> _Série d'exercices_:
A. Réécrivez le passage sur les Roms entre « Le Gouvernement a » et « l’origine géographique indienne) », inclusivement, en substituant « éloignement » à « expulsion ».
B. Résumez en deux phrases le passage sur les Roms.

> _Extrait choisi_:
══════

Le Gouvernement a donc décidé, pour des
motifs d’opportunité politique assez évidents de mettre en œuvre une
politique d’expulsion, au sens premier du terme : "pousser dehors" à
l'encontre des Roms étrangers vivant en France.
Roms ne veut pas dire roumain et ni "gens du voyage" !!
Avant d’aller plus loin, qu’est-ce qu’un Rom ? Rom vient du mot Rrom, en langue romani (l’orthographe a été amputée d’une lettre), qui signifie "homme" au sens d’être humain (féminin : Roma ; pluriel : Romané).
Il s’agit d’un peuple parti, semble-t-il (la transmission de la culture
étant orale chez les Roms, il n’existe pas de source historique fiable,
mais tant la langue romani parlée par les Roms que la génétique confirme l’origine géographique indienne)
du Nord de l’Inde (Région du Sindh, dans l’actuel Pakistan, et du
Penjab pakistanais et indien) aux alentours de l’an 1000 après
Jésus-Christ sans doute pour fuir la société brahmanique de l’Inde qui
les rejetait comme intouchables (c’est donc une vieille tradition pour
eux que d’être regardés de travers par leur voisin).

══════

(Éléments du jeu de données)
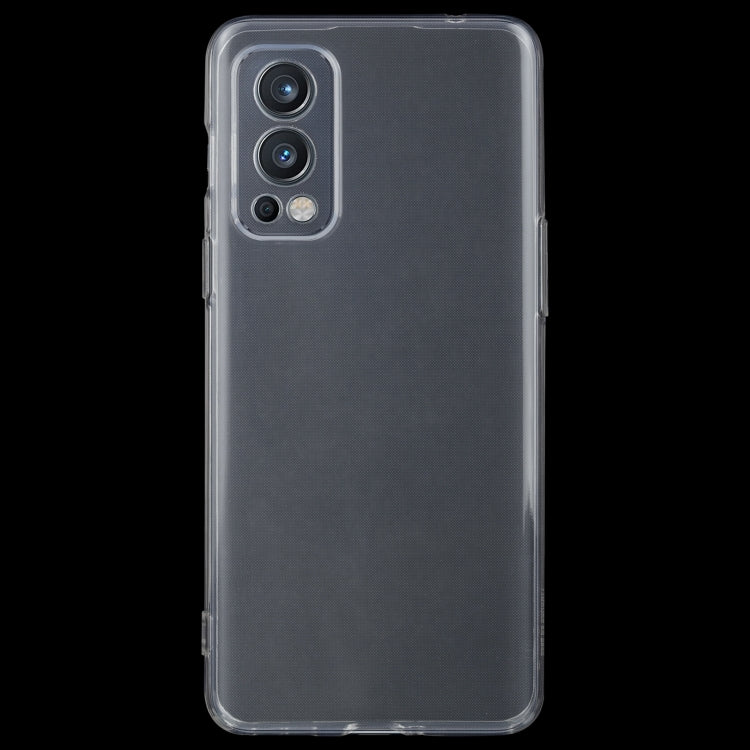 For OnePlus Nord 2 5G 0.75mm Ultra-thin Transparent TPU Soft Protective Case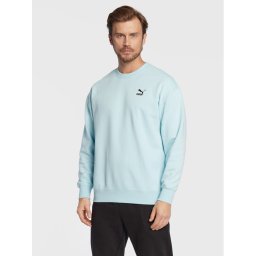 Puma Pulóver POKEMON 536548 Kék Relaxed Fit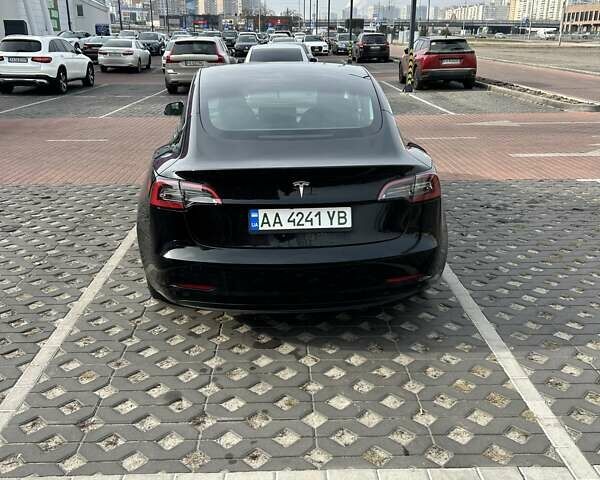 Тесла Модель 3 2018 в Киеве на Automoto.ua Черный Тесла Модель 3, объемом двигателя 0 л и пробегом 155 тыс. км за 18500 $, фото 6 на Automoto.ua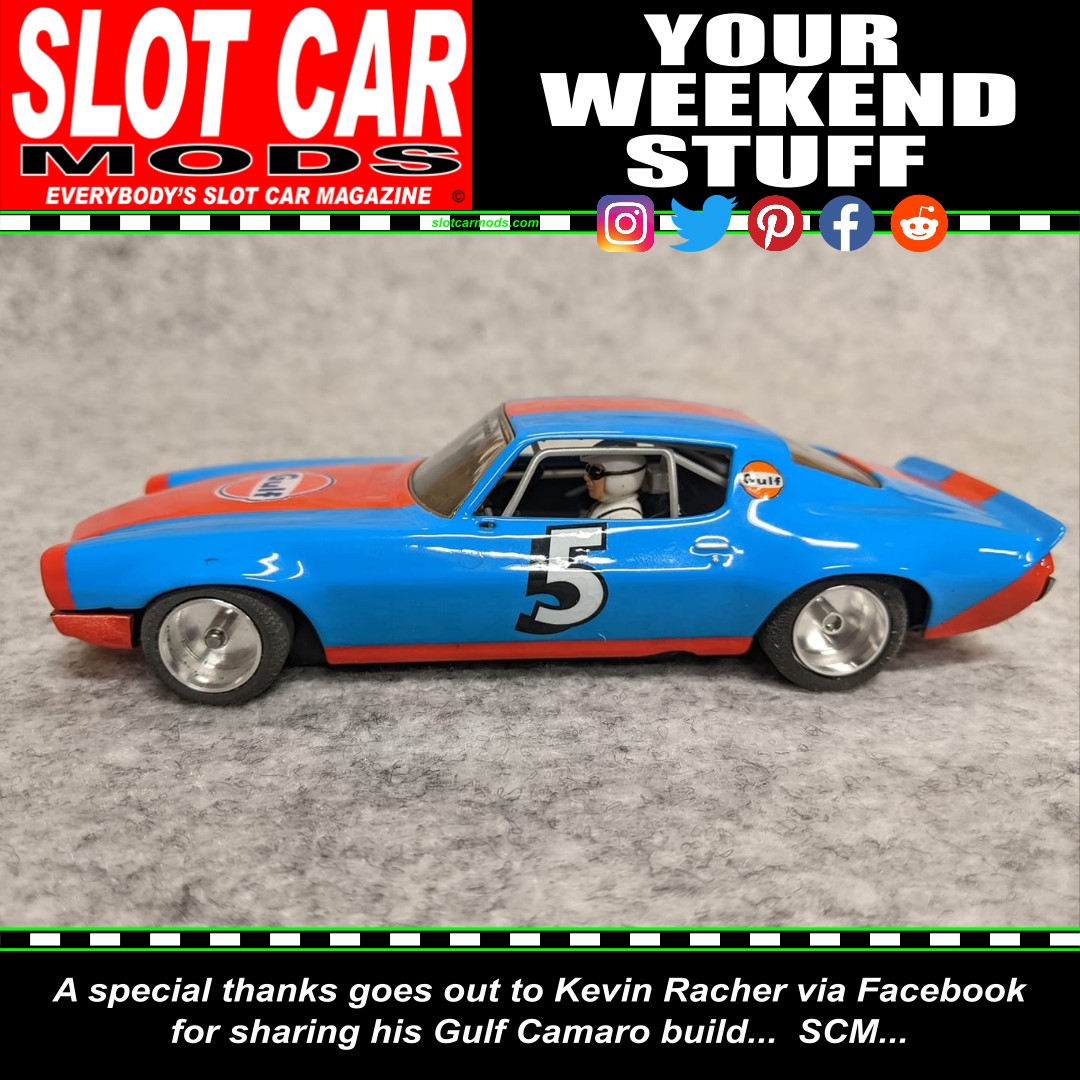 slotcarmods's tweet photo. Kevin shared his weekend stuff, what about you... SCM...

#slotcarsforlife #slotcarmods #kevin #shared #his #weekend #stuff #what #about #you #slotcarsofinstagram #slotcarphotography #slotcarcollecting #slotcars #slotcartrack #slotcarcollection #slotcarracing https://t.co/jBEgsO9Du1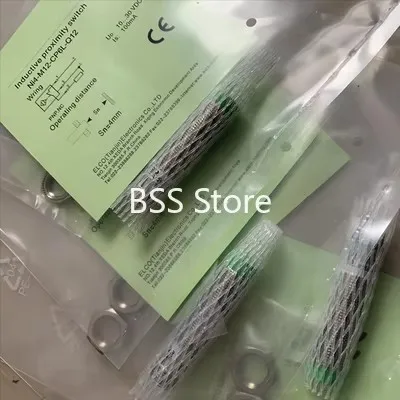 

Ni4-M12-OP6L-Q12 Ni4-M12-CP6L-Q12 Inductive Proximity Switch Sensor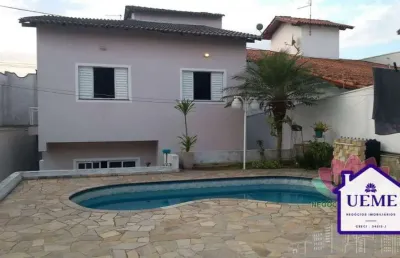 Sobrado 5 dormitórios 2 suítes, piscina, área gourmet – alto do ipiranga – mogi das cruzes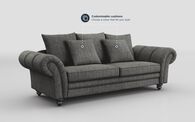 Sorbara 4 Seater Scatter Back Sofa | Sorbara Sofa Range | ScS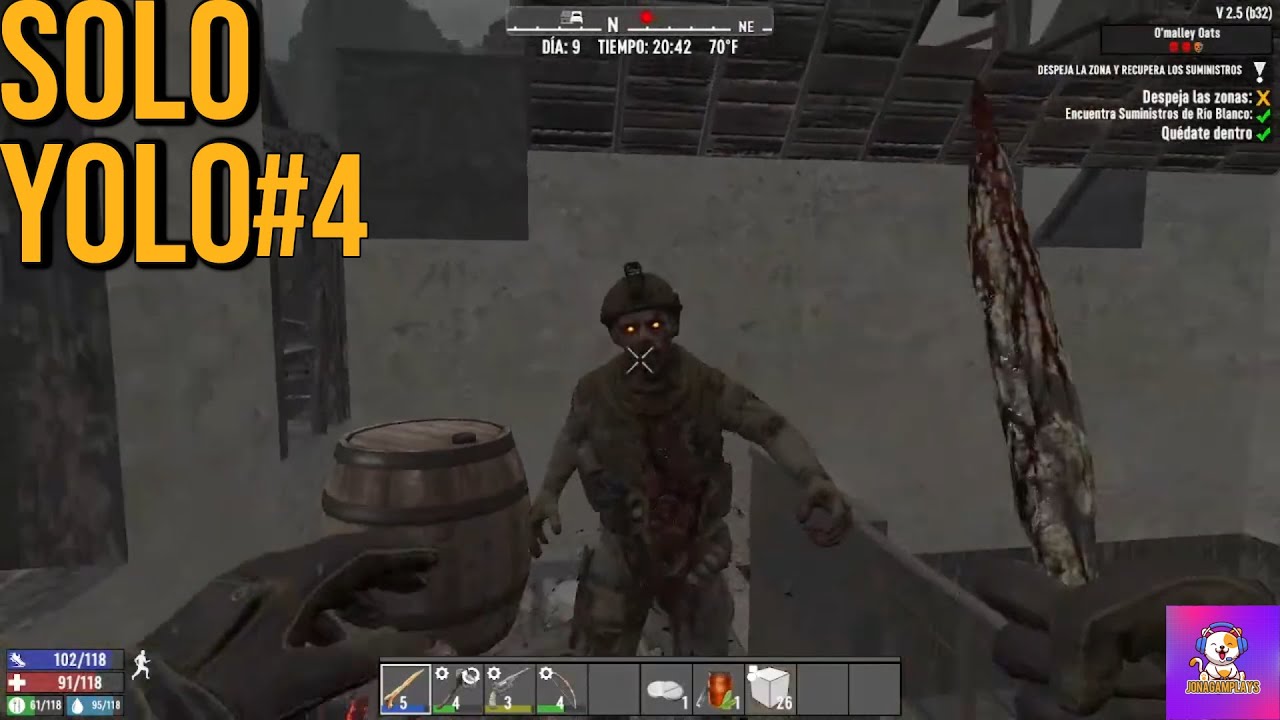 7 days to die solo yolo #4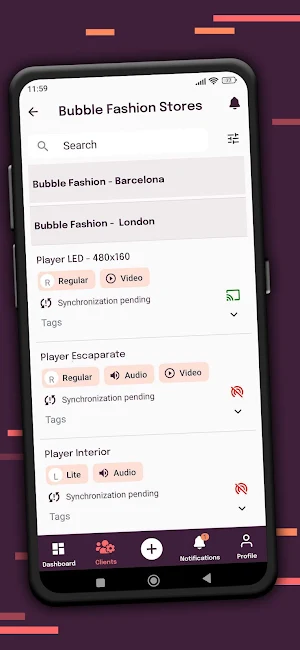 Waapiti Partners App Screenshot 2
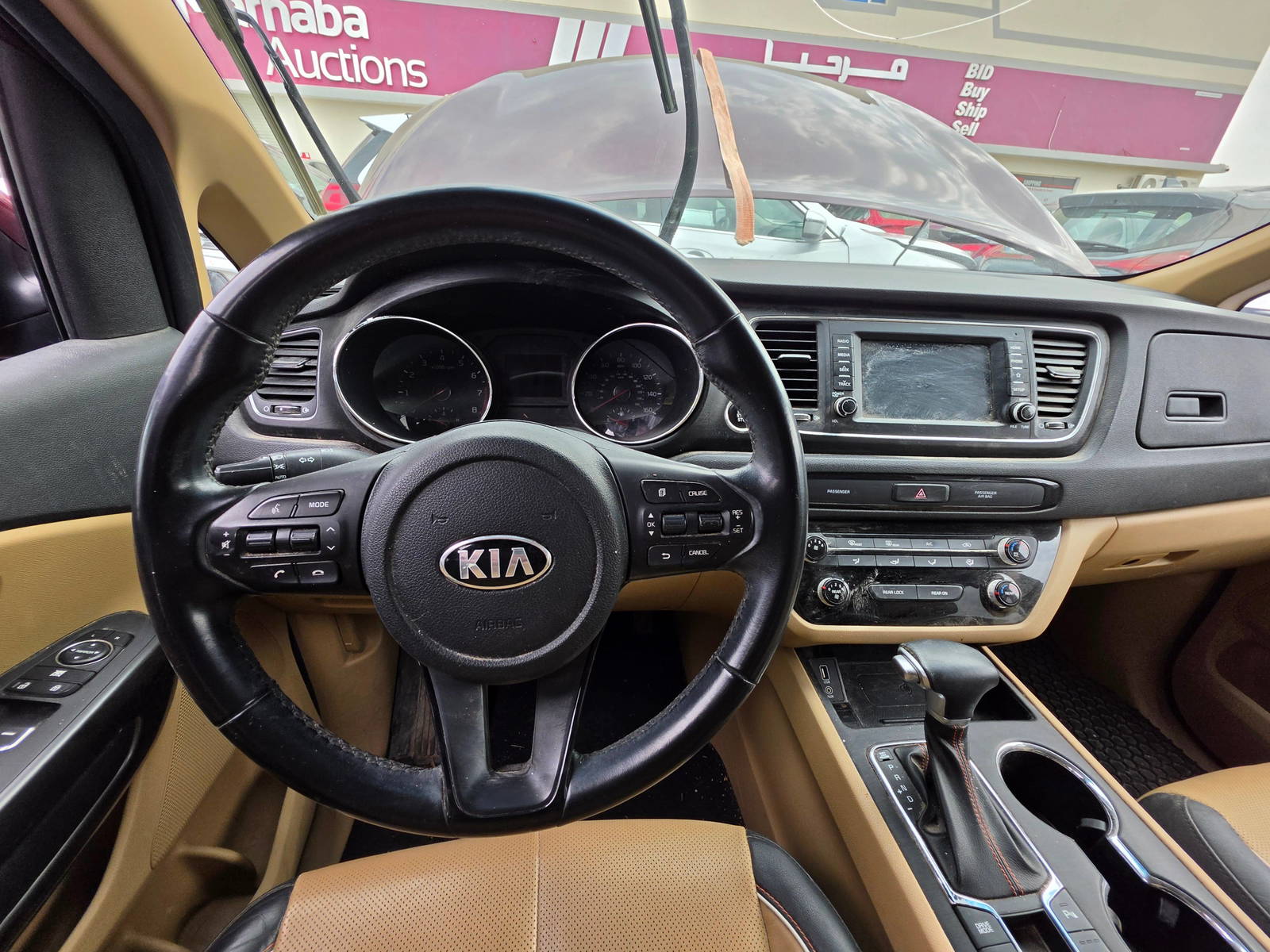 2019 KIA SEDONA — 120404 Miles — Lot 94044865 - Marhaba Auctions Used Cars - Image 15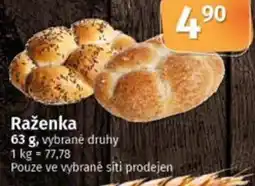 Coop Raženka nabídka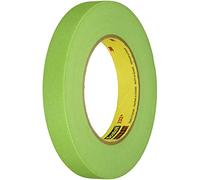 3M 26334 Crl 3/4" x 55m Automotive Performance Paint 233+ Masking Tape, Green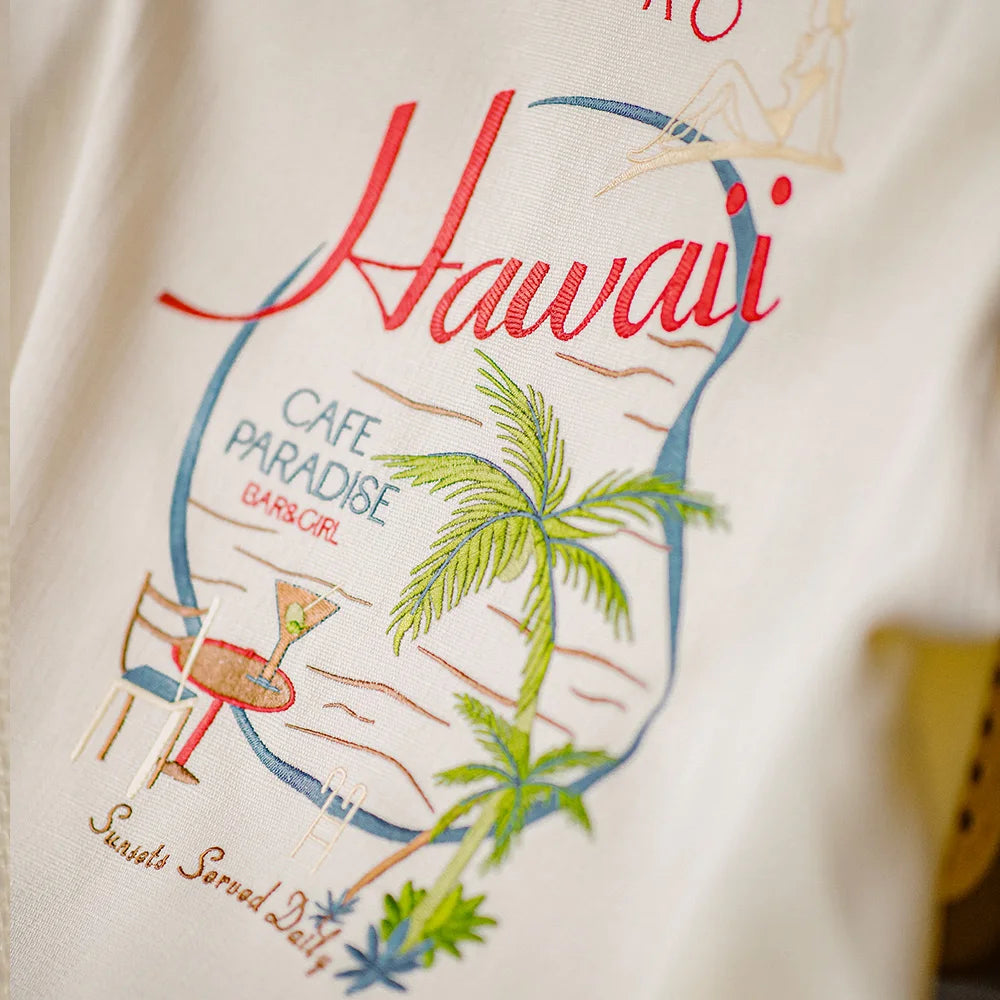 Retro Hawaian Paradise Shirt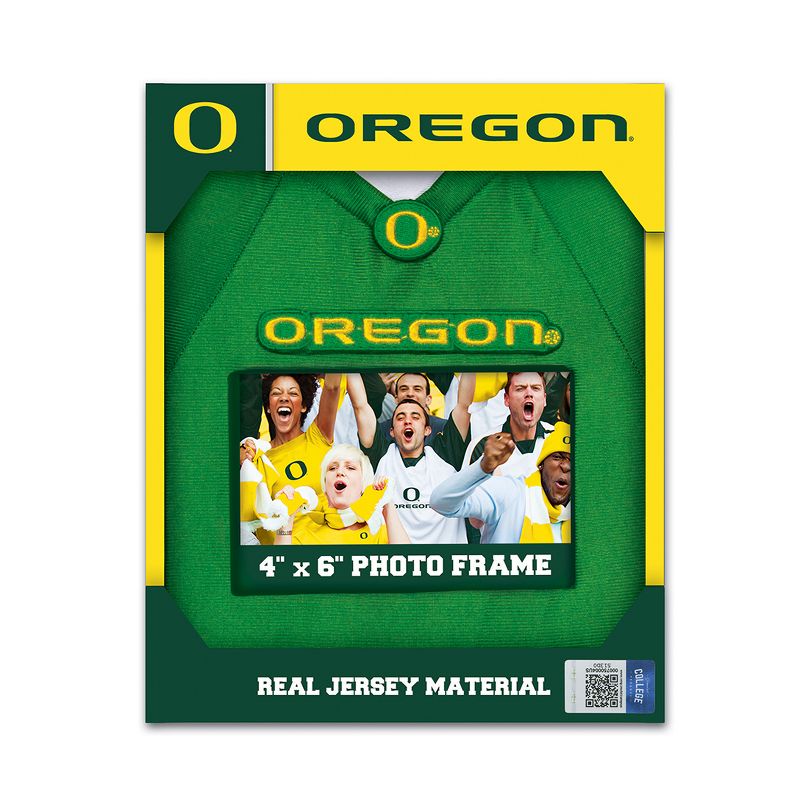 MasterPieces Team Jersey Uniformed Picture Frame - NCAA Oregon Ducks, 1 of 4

══════

> _Corrigé_:
A.
Le Gouvernement a donc décidé, pour des
motifs d’opportunité politique assez évidents de mettre en œuvre une
politique d’éloignement, au sens premier du terme : "pousser dehors" à
l'encontre des Roms étrangers vivant en France.
Roms ne veut pas dire roumain et ni "gens du voyage" !!
Avant d’aller plus loin, qu’est-ce qu’un Rom ? Rom vient du mot Rrom, en langue romani (l’orthographe a été amputée d’une lettre), qui signifie "homme" au sens d’être humain (féminin : Roma ; pluriel : Romané).
Il s’agit d’un peuple parti, semble-t-il (la transmission de la culture
étant orale chez les Roms, il n’existe pas de source historique fiable,
mais tant la langue romani parlée par les Roms que la génétique confirme l’origine géographique indienne)

B. Pour des motifs d'opportunité politique, le Gouvernement a décidé de mettre en œuvre une politique d'expulsion à l'encontre des Roms étrangers vivant en France. Le mot Rom vient de « Rrom », qui signifie « homme » en langue romani, et désigne un peuple parti du Nord de l'Inde aux alentours de l'an 1000, sans doute pour fuir la société brahmanique qui le rejetait comme intouchable.